Our current president has a long, rocky relationship with the press, to say the least.
In 2017, President Donald Trump was outraged about the book, “Fear: Trump in the White House” by Bob Woodward. Trump said the book was libelous and he took to Twitter––as per usual––to show his emotions.
“Isn’t it a shame that someone can write an article or book, totally make up stories and form a picture of a person that is literally the exact opposite of the fact, and get away with it without retribution or cost?” Trump said on Twitter. “Don’t know why Washington politicians don’t change libel laws.”
However, Trump’s war on the media began long before his presidency. While on the campaign trail, Trump was openly transparent about his thoughts on current libel laws. The primary targets of Trump’s libel accusations include sources such as The New York Times, The Washington Post and CNN, to name a few.
“I’m going to open up our libel laws so when they write purposely negative and horrible and false articles, we can sue them and win lots of money,” Trump said at a rally in 2016. “We’re going to open up those libel laws. So, when the New York Times writes a hit piece which is a total disgrace…we can sue them and win money.”

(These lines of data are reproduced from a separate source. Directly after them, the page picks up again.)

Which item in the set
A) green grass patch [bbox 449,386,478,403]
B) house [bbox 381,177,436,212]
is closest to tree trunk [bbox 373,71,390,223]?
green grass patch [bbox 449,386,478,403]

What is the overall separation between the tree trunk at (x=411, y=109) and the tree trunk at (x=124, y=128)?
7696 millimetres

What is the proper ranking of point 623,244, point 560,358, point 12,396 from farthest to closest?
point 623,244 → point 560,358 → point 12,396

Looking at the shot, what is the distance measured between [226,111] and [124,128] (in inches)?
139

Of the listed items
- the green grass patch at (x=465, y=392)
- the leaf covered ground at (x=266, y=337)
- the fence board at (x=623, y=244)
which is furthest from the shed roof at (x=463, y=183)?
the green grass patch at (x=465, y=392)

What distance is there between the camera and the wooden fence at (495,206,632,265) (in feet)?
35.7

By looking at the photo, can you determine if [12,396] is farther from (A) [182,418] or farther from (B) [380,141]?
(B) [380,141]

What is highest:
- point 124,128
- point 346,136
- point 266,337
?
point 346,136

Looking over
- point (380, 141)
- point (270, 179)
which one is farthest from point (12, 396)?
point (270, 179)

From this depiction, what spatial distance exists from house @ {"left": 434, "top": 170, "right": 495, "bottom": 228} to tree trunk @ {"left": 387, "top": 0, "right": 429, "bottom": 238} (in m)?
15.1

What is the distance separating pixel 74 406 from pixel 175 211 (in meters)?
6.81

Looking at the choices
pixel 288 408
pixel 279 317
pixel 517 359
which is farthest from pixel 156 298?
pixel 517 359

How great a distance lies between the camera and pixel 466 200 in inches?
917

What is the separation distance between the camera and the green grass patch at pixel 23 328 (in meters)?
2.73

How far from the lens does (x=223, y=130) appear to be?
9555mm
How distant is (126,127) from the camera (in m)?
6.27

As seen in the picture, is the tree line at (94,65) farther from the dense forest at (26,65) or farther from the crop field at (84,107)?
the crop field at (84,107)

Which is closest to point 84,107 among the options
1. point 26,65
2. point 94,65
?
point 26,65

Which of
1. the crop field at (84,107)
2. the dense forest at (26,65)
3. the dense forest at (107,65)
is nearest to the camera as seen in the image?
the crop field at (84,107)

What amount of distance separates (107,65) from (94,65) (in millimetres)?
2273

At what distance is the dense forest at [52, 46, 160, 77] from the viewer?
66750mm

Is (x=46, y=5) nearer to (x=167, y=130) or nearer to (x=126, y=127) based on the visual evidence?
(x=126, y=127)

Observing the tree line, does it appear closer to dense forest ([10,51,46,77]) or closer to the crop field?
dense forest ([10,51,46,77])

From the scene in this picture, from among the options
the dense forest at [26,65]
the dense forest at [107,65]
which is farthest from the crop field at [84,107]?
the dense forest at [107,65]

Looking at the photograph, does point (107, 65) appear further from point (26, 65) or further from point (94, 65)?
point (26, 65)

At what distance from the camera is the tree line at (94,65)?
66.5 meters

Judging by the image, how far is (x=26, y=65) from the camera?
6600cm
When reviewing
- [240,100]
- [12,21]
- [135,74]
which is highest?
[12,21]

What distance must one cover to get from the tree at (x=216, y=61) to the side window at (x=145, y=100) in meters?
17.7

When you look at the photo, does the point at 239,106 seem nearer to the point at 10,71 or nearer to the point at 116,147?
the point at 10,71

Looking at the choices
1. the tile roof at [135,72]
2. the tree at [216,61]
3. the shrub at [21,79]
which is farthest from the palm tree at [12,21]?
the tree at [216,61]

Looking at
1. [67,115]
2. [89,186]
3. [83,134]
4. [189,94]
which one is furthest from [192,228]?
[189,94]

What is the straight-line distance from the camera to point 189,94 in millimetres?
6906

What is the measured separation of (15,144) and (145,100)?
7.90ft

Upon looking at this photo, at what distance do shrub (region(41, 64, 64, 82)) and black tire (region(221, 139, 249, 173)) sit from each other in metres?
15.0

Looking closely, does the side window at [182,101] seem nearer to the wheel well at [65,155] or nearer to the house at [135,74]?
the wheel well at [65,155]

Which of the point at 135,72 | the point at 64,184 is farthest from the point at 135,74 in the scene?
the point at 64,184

For a public figure to claim libel, they must prove something false was said about them, that it harmed their reputation and the person involved acted with “actual malice,” which means the person in question knew the statement was false.
Unfortunately for Trump, the majority of statements said against him are not libelous, he just does not like them. When a public figure is in the limelight, they must understand everything about them will be shared with the public: the good, the bad and the ugly. He is certainly not the only president to have negative statements from the media, but he is perhaps the most irrationally outspoken against our free press.
Part of me wonders if Trump has even studied past Supreme Court cases about libel law and our protections under the First Amendment. In 1964, the Supreme Court placed constitutional limits on how states can define libel in The New York Times v. Sullivan. Justice William Jr. wrote protection was needed to indicate a “profound national commitment to the principles that debate on public issues should be uninhibited, robust and wide-open.”
Trump calls journalists “the enemy of the people,” “very dangerous and sick” and “fake news.” As most of us surely know by now, this “fake news” is once again just anything he does not like.
Yet, Trump’s blatant hatred for any media with the courage to disagree with him has caused an opposite reaction within the journalism sphere. The number of students enrolling in journalism majors since the beginning of Trump’s presidency is skyrocketing.
Not too long ago, former President Richard Nixon was brought down by two young reporters from The Washington Post. In 1970, the number of journalism majors was approximately 33,000 in the entire country. After this event, the number jumped to 71,000.
It deeply troubles me our current president has such disregard for the rights given to citizens under our First Amendment. Our country is the free land it is because of the great rights protected by our Constitution, perhaps most notably, by our First Amendment.
We love the First Amendment when it protects what we want to do, but suddenly when someone else uses their First Amendment rights in a way we do not like, we try to strip it away from them. We must recognize we will not always agree with how others choose to use their First Amendment rights. And by “we,” I also mean President Trump.
After all, what does it convey to the citizens of our nation and to the world when our own president spits on these rights?